Berbeda dengan anak yang pertama, anak yang kedua ini banyak melewatkan tugas dikarenakan dia tidak bisa berfokus pada tugas yang dikerjakan. Berdasarkan informasi dari orangtua dan pengakuan anak, hal itu bukan karena media sosial atau games, melainkan anak ini terkadang bingung dengan apa yang harus dikerjakan sehingga dia mencoba tugas yang lain dan dia menghadapi kesulitan yang sama, yang berakibat tidak ada tugas yang selesai. Melihat kondisi demikian, saya menawarkan memberikan bantuan untuk mendampinginya dalam mengerjakan tugas secara online. Puji Tuhan, dia mampu menyelesaikan dua tugas dalam 1,5 jam.

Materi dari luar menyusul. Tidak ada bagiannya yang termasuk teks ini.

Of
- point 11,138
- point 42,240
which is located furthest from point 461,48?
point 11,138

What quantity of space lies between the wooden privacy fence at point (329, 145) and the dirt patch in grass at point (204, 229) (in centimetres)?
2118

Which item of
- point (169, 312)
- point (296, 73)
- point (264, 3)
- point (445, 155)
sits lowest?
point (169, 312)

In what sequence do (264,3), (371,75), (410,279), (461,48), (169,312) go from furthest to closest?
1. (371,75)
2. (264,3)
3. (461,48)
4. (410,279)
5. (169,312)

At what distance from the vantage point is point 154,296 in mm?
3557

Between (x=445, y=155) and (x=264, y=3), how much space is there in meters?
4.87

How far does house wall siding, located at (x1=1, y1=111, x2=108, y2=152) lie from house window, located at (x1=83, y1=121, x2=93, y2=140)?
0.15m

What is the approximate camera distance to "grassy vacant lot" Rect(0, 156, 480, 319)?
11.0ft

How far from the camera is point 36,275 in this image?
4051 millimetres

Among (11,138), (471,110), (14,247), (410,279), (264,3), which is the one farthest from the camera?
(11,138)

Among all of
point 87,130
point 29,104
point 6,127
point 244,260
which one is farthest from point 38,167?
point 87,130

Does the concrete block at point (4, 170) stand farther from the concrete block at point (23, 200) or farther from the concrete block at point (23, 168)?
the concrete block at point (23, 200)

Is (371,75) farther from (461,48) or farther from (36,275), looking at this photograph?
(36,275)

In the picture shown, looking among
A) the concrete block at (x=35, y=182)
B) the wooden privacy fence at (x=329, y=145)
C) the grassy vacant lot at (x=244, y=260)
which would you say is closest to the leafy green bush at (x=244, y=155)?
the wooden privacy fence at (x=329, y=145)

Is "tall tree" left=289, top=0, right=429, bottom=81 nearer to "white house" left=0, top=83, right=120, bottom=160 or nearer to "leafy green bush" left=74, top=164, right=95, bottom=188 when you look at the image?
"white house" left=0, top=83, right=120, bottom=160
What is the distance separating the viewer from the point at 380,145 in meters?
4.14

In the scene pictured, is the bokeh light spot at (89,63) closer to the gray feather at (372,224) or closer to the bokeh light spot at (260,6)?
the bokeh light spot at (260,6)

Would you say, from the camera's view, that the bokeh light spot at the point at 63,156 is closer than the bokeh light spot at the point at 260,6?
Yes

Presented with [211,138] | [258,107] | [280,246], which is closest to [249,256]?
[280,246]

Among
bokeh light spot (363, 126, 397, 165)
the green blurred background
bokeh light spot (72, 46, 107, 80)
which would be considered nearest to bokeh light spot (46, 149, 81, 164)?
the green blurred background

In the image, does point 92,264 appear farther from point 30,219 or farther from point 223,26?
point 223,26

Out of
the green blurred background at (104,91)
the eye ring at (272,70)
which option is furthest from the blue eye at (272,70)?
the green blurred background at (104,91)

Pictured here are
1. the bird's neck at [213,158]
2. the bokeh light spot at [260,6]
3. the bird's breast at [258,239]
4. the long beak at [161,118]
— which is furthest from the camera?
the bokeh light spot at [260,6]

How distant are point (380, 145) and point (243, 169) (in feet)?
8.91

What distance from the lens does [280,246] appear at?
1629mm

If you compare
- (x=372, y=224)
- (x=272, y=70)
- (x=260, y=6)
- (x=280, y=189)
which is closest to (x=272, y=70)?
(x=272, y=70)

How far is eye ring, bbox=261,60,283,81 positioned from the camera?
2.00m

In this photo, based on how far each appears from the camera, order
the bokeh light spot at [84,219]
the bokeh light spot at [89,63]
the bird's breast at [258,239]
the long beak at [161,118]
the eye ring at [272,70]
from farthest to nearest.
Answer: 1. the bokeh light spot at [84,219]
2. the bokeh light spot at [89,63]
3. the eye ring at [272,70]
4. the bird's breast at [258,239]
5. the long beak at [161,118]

Suatu ketika, saya bertanya kepada kedua anak ini tentang masih perlukah pendampingan saya secara online untuk semua tugas yang diberikan oleh guru. Jawaban kedua anak ini sama, yaitu tidak perlu lagi secara online, tetapi hanya mengingatkan melalui chat, baik melalui teams atau whatsApp. Akan tetapi, selang satu minggu, saya mendapatkan chat dari guru pengajar bahwa kedua anak ini masih belum menyelesaikan tugas sampai puncaknya ketika penerimaan rapor midsemester. Akhirnya, saya sepakat dengan orangtua bahwa selama liburan midsemester, mereka harus menyelsaikan tugas kuarter 1 yang masih harus diselesaikan agar kuarter kedua bisa fokus pada tugas yang baru. Hal ini pun harus selalu saya cek, baik melalui orangtua maupun anak, bahkan komunikasi dengan guru pengajar yang bersangkutan. Â
Dari pengalaman ini, saya dapat menyimpulkan bahwa teori ZPD Lev Vygotsky, MKO masih diperlukan untuk beberapa anak yang memiliki permasalahan dalam kemandirian belajar. Scaffolding harus diberikan secara terus-menerus serta diperlukan kerja sama dan komunikasi yang baik antara guru, orangtua, dan anak sampai anak bisa mencapai ZPD kemandirian itu. Ini merupakan salah satu tugas dan panggilan sebagai guru yang harus selalu saya hidupi.